The dawn of personalised Web pages is powered by AI search

By Greg Piechota


Oxford, United Kingdom


New AI-powered browsers and search engines flip the script on how we find and consume online content. It’s not just about links anymore, nor AI summaries. Arc Search creates bespoke Web sites based on user queries.

Arc Search is an iPhone browser with an embedded search engine developed by The Browser Company in the United States.

  1. This morning I dictated: “What’s news in the U.K.?” and touched the button “Browse for me.”

  1. Arc Search scanned BBC, Sky, The Guardian, and some other Web sites.

  1. It showed a personalised Web page that summarised the headlines and down the page — the key points of the top stories.

The feature “Browse for me” has become an early users’ favourite: “epic,” “brought back the magic into search,” “future of browsing.” 

Why it matters

This leap signifies a move towards highly customised experience, tailored not just to what you're looking for but also how you like it presented. 

Many tech companies innovate with generative search experiences: 

  • Microsoft CopilotPerplexity AI, and others browse multiple sites and summarise results, but their interface is more similar to a chat than browsing the Web.

  • Microsoft Bing user also needs to click for a Copilot’s answer; in default, she gets a traditional list of links.

  • Google is experimenting with combining the two — an AI-generated summary and links — although it patented last fall a bolder experience: the summary is served by default, and the user needs to click to expand the links.

  • At the premiere of his new chatbot Gemini, Google CEO Sundar Pichai told Wired that he wanted to push “the boundaries of what’s possible.” 

What will Google do

What he decides matters most, as Google enjoyed 91% share in the search market worldwide in January, per StatCounter. Microsoft’s Bing had 3% share. Startups like Perplexity and Arc Search hid in the Other browsers’ share of 0.05%.

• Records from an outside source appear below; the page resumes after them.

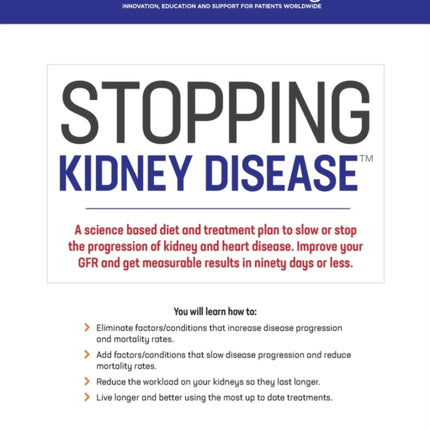 INNOVATION, EDUCATION AND SUPPORT FOR PATIENTS WORLDWIDE

STOPPING
KIDNEY DISEASE™

A science based diet and treatment plan to slow or stop the progression of kidney and heart disease. Improve your GFR and get measurable results in ninety days or less.

You will learn how to:

Eliminate factors/conditions that increase disease progression and mortality rates.

Add factors/conditions that slow disease progression and reduce mortality rates.

Reduce the workload on your kidneys so they last longer.

Live longer and better using the most up to date treatments.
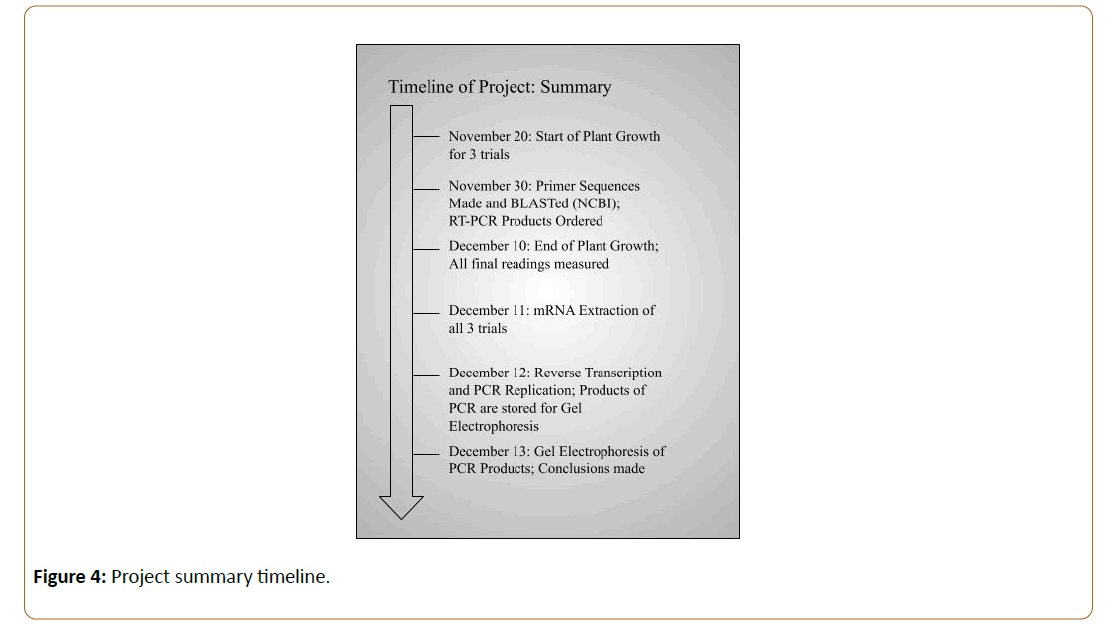 Timeline of Project: Summary

November 20: Start of Plant Growth for 3 trials

November 30: Primer Sequences Made and BLASTed (NCBI); RT-PCR Products Ordered

December 10: End of Plant Growth; All final readings measured

December 11: mRNA Extraction of all 3 trials

December 12: Reverse Transcription and PCR Replication; Products of PCR are stored for Gel Electrophoresis

December 13: Gel Electrophoresis of PCR Products; Conclusions made

**Figure 4:** Project summary timeline.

Search is a top referrer for online traffic to news Web sites worldwide. According to Chartbeat, depending on the world’s region, between 17% and 41% of all pageviews on news sites in 4Q 2023 came from search — and primarily from Google.

Google estimated an AI-generated answer cost 10 times more than a standard keyword search, and that was slowing down the release. But the costs are falling, and the user demand and competitors’ innovations pressure the leader.

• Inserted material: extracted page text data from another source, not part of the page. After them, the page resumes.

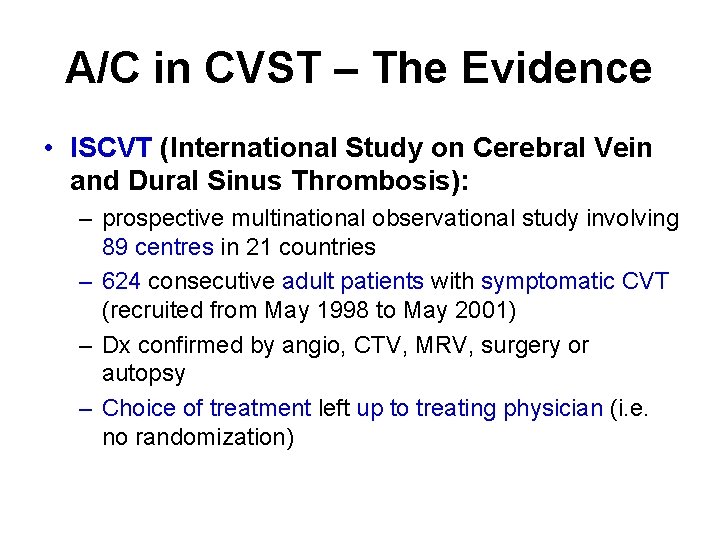 A/C in CVST – The Evidence

• ISCVT (International Study on Cerebral Vein and Dural Sinus Thrombosis):

– prospective multinational observational study involving 89 centres in 21 countries

– 624 consecutive adult patients with symptomatic CVT (recruited from May 1998 to May 2001)

– Dx confirmed by angio, CTV, MRV, surgery or autopsy

– Choice of treatment left up to treating physician (i.e. no randomization)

  • Sending less traffic to Web sites might put at risk US$31 billion in revenue that Google made in 2023 from its ad network on publishers’ Web sites. 

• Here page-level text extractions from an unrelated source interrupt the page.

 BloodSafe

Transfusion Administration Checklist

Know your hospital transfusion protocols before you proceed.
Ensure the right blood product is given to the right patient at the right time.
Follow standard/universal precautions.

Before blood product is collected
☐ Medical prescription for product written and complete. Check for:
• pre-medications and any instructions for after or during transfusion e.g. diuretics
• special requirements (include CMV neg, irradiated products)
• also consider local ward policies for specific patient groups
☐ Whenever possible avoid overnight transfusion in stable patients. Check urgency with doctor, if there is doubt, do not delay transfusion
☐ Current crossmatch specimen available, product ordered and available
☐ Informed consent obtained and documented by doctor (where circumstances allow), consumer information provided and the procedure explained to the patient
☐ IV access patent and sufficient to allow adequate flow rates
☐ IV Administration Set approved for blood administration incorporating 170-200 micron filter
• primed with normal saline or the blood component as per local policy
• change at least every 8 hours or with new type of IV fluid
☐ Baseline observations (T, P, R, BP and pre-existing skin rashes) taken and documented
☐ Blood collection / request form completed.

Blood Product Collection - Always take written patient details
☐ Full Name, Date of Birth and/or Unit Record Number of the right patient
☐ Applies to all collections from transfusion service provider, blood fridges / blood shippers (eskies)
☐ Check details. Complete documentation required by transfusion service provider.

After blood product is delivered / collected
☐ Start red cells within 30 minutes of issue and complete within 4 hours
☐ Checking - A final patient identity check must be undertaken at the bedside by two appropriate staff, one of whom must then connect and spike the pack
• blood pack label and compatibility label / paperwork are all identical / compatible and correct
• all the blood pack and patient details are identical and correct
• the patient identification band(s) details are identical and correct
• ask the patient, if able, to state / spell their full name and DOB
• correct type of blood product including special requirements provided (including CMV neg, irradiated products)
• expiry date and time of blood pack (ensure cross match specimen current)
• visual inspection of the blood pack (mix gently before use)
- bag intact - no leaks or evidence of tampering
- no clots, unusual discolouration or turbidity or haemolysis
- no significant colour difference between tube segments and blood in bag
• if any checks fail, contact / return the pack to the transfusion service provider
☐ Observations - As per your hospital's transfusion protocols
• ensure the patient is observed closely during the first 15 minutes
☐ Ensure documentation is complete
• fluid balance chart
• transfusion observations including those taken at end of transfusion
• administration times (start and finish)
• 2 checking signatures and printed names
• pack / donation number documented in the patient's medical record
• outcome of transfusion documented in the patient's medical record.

  • But Google might wish to prioritise protecting US$175 billion that it made from its search engine, per company reports. 

The chain reaction

Last June, I estimated the risks for publishers from the AI search revolution, expecting a couple of years for these risks to materialise due to high costs, concerns around accuracy of AI answers, and unknown demand. 

A year later, concerns around accuracy haven’t disappeared, but surveys showed that consumers wanted AI search. Tech companies noticed. Per the Information, after observing how people used ChatGPT, OpenAI decided to develop its own Web search product.

Here’s how a chain reaction unfolds across the digital ecosystem, with cascading effects on all stakeholders.

  • This inspires innovation in the value chain — device manufacturers, operating system providers, Web browsers, search engines, and AI developers. 

  • Many tech companies already are vertically integrated, e.g., Apple, Google, and Microsoft do all or most of the jobs in the value chain. They can deliver what consumers want. 

  • More integration is likely: AI developers and Web browsers want to become search engines (OpenAI, Arc Search) so they can differentiate and disrupt slower or less innovative incumbents.

  • All these companies aggregate audiences and content. For them, publishers are complements, and most online content is a commodity. 

Implications for the media industry

The tech companies have enough market power to impose rules on publishers today. AI is making the Big Tech’s grip on the media even stronger, wrote Oxford researchers Felix Simon and Luisa Isaza-Ibarra in a new report.

The AI and search companies can sign licensing deals with selected publishers, but they don’t need deals with all of them. Some publishers — e.g., branded media, public, state-owned, or non-profit — might not mind getting scrapped or summarised, as it’s irrelevant to their funding model.

Decreased direct traffic and ad revenue, alongside the pressure on subscription funnels, necessitate a strategic rethink of publishers that need a sustainable revenue model to fund themselves.

Publishers might consider defensive actions like blocking AI and search bots, or pivoting to closed platforms and proprietary apps to protect their work and revenue streams. 

They might also fight for their copyrights in courts or ask regulators and lawmakers for protection against the market failure and abuse, as Daily Maverick CEO Styli Charalambous suggested in his opinion piece for INMA.